Questions on the material:
A. From the book thread below, list every author named by a reader.
B. Please say whether each statement agrees with the book thread below, and quote the deciding words. (i) The first poster has read four Marquez novels in English. (ii) One poster began rereading Infinite Jest. (iii) The book about the battle of Chongchon River is called an easy read.

I'm jealous that you can read Marquez in Spanish. I've read three of his novels in English (The General in His Labyrinthe, 100 Years, and Love in the Time of Cholera), and I always feel like I'm missing some of his humor due to certain wordplay not translating properly to English. |
Get Low
05.11.23 | Also, obligatory Bluest Eye praise post, incredible little book |
Anthracks
05.13.23 | bluest eye is amazing for sure
finished up behemoth les miserables by victor hugo which was fantastic. following up with the call of cthulhu and other weird stories by hp lovecraft (beautiful folio edition) and to the lighthouse by virginia woolf |
kalkwiese
05.13.23 | I started rereading Infinite Jest
Also Nona The Ninth was pretty great, I just love the series |
AlexKzillion
05.15.23 | reading 'the river and the gauntlet' by s.l.a. marshall... very in-the-weeds retelling of the battle of chongchon river (korean war) in which the u.s. got their ass kicked pretty handily. very dry read (as military history always seems to be) but it has a particularly nauseating quality unlike any non-fiction i've ever read. history written by the defeated |
Mort.

Raw data:

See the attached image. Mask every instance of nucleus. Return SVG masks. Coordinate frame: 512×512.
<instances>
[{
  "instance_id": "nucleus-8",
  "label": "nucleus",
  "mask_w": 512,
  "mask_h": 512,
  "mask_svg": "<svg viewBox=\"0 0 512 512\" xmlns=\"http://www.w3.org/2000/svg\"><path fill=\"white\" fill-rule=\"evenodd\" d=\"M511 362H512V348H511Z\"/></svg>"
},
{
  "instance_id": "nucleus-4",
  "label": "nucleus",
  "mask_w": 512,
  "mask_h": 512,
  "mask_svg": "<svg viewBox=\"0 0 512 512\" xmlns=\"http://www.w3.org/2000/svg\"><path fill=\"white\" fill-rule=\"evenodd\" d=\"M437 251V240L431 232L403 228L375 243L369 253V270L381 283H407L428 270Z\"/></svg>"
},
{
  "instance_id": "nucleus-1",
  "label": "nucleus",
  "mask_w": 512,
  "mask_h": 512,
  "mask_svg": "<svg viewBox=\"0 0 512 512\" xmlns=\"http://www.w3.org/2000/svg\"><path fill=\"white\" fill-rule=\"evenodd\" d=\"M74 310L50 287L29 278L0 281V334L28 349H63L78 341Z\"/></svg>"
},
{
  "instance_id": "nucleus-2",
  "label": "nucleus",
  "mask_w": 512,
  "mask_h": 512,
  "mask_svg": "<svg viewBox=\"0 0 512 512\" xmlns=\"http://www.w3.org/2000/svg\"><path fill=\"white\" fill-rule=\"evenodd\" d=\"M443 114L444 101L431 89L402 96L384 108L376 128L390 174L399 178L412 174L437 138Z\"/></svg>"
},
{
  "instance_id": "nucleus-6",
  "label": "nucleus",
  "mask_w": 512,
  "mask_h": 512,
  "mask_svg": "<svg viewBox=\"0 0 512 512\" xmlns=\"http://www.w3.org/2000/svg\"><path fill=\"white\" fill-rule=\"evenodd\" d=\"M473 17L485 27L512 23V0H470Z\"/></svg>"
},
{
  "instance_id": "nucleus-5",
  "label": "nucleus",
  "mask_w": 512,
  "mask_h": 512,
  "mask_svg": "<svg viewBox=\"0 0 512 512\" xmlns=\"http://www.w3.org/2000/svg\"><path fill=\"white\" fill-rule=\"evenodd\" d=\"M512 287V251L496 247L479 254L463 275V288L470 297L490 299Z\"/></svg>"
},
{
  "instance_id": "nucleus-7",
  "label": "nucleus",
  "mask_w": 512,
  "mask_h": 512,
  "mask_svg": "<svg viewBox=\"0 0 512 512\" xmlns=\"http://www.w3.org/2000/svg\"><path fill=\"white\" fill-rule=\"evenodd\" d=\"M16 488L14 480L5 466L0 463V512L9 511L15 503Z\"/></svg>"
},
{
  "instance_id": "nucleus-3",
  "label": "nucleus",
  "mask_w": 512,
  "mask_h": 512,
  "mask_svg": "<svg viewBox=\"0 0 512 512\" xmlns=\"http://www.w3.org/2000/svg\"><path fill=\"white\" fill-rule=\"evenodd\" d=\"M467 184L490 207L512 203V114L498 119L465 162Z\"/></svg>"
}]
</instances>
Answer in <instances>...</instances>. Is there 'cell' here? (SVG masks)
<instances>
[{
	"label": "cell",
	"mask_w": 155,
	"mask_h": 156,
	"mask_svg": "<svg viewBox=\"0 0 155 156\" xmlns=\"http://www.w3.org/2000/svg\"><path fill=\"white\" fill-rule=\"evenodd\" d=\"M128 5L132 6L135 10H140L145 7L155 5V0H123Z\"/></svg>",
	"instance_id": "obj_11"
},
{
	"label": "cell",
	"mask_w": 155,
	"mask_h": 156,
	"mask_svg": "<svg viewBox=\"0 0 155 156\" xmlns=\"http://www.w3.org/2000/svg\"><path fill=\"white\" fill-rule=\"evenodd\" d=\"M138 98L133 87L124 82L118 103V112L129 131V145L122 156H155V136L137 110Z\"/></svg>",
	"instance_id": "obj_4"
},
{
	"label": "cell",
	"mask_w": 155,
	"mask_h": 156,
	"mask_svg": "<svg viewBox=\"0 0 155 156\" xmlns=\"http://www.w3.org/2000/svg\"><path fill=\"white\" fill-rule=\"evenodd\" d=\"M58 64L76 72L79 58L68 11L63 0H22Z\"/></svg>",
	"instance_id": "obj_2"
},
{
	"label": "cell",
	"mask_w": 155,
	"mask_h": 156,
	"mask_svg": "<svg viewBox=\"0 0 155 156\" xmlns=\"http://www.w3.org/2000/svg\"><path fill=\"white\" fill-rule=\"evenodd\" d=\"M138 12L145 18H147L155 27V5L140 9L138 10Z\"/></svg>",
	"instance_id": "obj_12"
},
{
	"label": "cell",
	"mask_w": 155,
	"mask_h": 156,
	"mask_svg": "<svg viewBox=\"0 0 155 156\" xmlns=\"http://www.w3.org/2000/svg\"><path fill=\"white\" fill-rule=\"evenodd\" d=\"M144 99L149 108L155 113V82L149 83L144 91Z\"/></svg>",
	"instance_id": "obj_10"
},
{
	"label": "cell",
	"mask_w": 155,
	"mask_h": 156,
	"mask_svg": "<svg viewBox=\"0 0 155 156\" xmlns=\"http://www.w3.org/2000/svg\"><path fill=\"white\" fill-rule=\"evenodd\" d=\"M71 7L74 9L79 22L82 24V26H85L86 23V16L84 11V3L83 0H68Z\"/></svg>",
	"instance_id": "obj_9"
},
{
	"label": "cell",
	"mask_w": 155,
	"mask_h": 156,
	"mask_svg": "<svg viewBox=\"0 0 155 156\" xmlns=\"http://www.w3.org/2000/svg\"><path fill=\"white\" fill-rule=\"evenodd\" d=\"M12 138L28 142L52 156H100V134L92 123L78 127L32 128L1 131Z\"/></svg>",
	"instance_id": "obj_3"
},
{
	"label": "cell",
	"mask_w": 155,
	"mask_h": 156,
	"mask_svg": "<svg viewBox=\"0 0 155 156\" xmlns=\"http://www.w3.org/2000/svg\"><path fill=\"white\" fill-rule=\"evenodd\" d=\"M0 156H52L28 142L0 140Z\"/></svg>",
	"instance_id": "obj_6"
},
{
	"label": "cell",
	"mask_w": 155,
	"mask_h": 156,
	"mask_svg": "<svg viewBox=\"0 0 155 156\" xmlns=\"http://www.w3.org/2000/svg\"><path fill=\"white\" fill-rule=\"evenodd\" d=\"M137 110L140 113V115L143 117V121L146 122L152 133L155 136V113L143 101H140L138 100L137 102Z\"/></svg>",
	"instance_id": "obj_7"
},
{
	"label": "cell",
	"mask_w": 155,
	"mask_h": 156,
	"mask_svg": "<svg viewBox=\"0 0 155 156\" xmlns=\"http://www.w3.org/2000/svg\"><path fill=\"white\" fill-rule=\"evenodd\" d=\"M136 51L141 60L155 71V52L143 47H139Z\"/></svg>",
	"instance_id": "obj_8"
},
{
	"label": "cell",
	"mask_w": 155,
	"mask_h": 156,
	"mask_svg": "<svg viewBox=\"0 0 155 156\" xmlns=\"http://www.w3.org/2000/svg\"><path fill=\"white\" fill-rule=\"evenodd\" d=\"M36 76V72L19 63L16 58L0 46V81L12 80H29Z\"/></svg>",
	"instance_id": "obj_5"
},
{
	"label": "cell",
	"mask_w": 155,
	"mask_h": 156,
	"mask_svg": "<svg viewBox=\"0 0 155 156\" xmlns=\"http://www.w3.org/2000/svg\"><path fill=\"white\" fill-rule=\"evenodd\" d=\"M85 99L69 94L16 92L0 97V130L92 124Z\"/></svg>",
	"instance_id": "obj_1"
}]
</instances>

Responses in order:
A.
Marquez
victor hugo
hp lovecraft
virginia woolf
s.l.a. marshall

B.
(i) No: "I've read three of his novels in English"
(ii) Yes: "I started rereading Infinite Jest"
(iii) No: "very dry read"